P.V : Uma vez, quando eu era ainda bem jovem, pensei
me tornar budista. Estava no sudeste da Ásia, via aqueles monges todos que só
tinham uma peça de roupa, uma túnica cor de laranja, uma cuia para comer e
beber, um rosário para contar os mantras e as orações. Era a idéia do
despojamento total o que mais me atraía.
A renúncia aos bens do mundo
pode esconder uma fuga, uma dificuldade em aceitar e assumir as
responsabilidades e os grilhões do mundo e se adaptar a eles.
P.V : Sem
dúvida. Nada mais dificil, quando se procura um caminho, que descobrir se a
força que nos empurra vem do desejo de fugir ou do desejo de buscar. Talvez, em
algum nível bem profundo, nem haja qualquer diferença entre esses desejos. No
sentido de que existe uma força inexorável e constante que do nascimento à
morte nos impele à frente, em direção à descoberta de nós mesmos. Talvez fosse
até melhor dizer : em direção à construção de nós mesmos. Tudo que nos
acontece, todos os fatos com sentido ou aparentemente sem sentidos nas nossas
vidas, talvez não sejam mais do que ferramentas, recursos, estratégias de que
aquela força lança mão para nos empurrar na direção daquela descoberta. Talvez,
tanto o desejo de fugir quanto o de buscar sejam duas dessas ferramentas,
igualmente importantes. Como disse, naquele nível profundo, talvez haja pouca
ou nenhuma diferença entre elas.
Hoje
você completa 93 anos, a maior parte deles consagrada ao estudo teórico e prático
do candomblé. A parte o interesse cultural, o que todo esse
aprendizado significa para você em termos espirituais ?
P.V : Em termos espirituais ? Nada. Não acredito
em nada disso.

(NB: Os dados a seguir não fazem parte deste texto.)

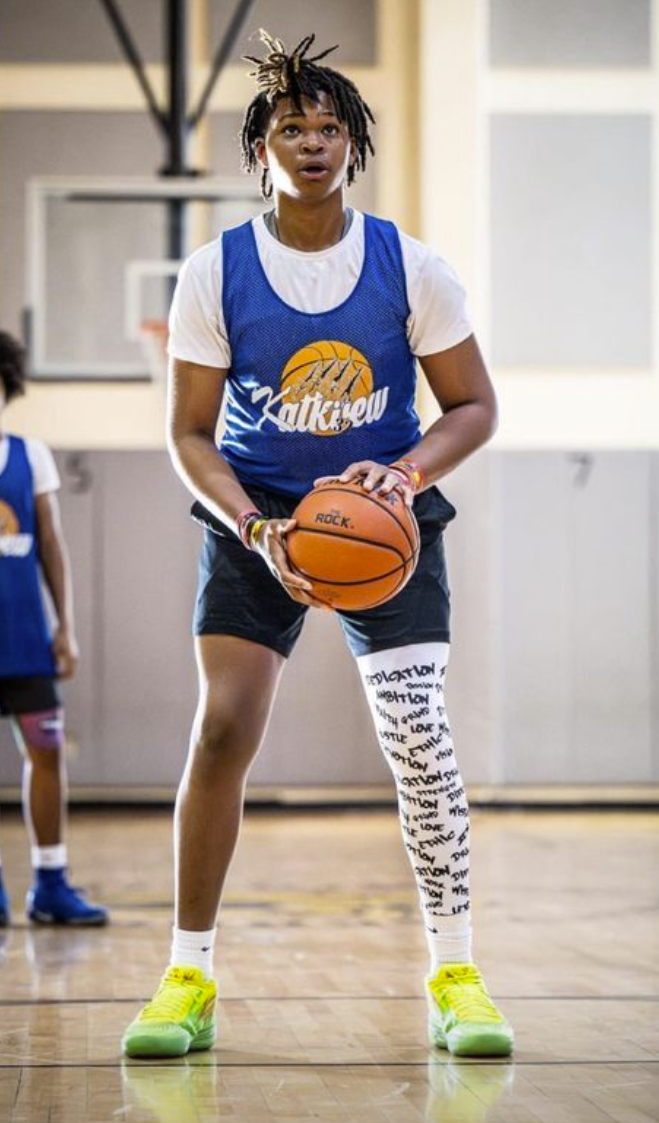 White and Black Compression 1 Leg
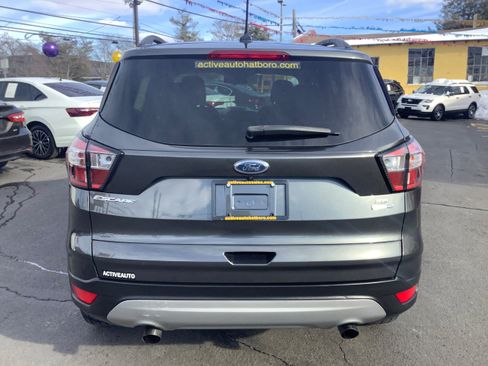 Used 2018 Ford Escape SE w/ SE Sync 3 Package image 6
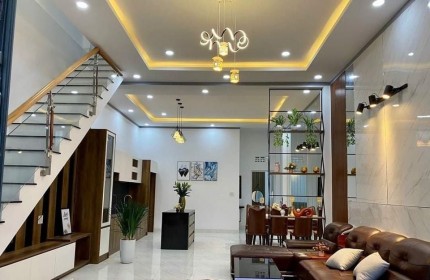 Nhà đẹp LÔ GÓC Ngõ Quỳnh, MẶT NGÕ KINH DOANH, OTO, 41m2 NHỈNH 5 tỷ.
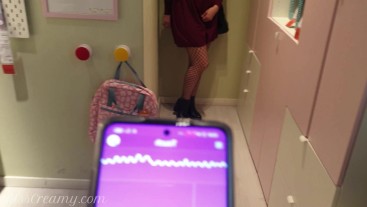 Vibromasseur à distance public dans le centre commercial je contrôle la chatte du professeur avec un lovense luxuriant 4K - MssCreamy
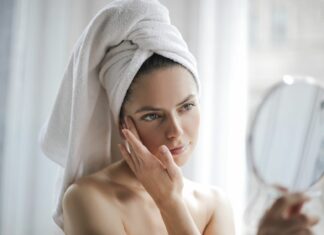 Trening + pielęgnacja: co nakładać na skórę przed i po siłowni?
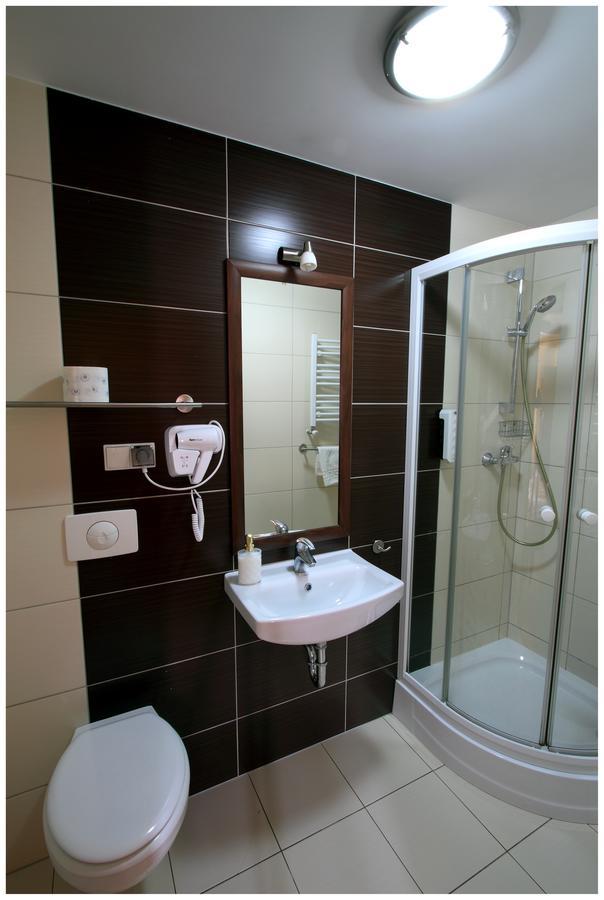 Triple Room Bathroom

Sou homem de pouca
crença. Por natureza pessoal, e também por condicionamento cultural, busco
muito mais ser um homem de conhecimento.
Nada ? Você foi consagrado
babalaô, entregou sua cabeça a Xangô, sem acreditar em nada disso ?
P.V : Pela manhã, antes de vir me visitar, você não
disse que foi ao Pelourinho e comeu um acarajé feito por aquela baiana que
monta seu tabuleiro no lado da Fundação Jorge Amado ?
Pois bem, aquela mesma baiana, igual a tantas outras, vestida de baiana
e coberta de balangandãs, que passa o dia fritando acarajé para ganhar a vida,
você sabe o que acontece à noite, quando ela vai para o seu terreiro, quando
ela dança e entra em transe ao som dos atabaques e incorpora a Oxum que ela
carrega ? Preste atenção : ela deixa de ser uma simples baiana, igual
a milhares de outras, para se transformar naquilo que ela realmente é – uma
rainha. Uma rainha, sim, na profundidade do seu ser. Respeitada, tida e havia como tal por toda a
comunidade do seu terreiro. E aquele
estivador que passa o dia carregando sacos no cais do porto, sabe o que
acontece quando ele incorpora no terreiro o Xangô que ele carrega ? Acontece o mesmo : ele se transforma num rei,
porque a sua verdadeira natureza é a de um rei. Você me perguntou, eu
respondo : foi para isso, sim, que dediquei a maior parte da minha vida.
Para contemplar e tentar entender esse espetáculo único, o maior espetáculo da
Terra, que é a manifestação plena da verdade que habita a pessoa humana. A
verdade profunda que é representada pelo orixá. E, se mais dez vidas eu
tivesse, de bom grado dedicaria todas elas a esse mesmo objetivo.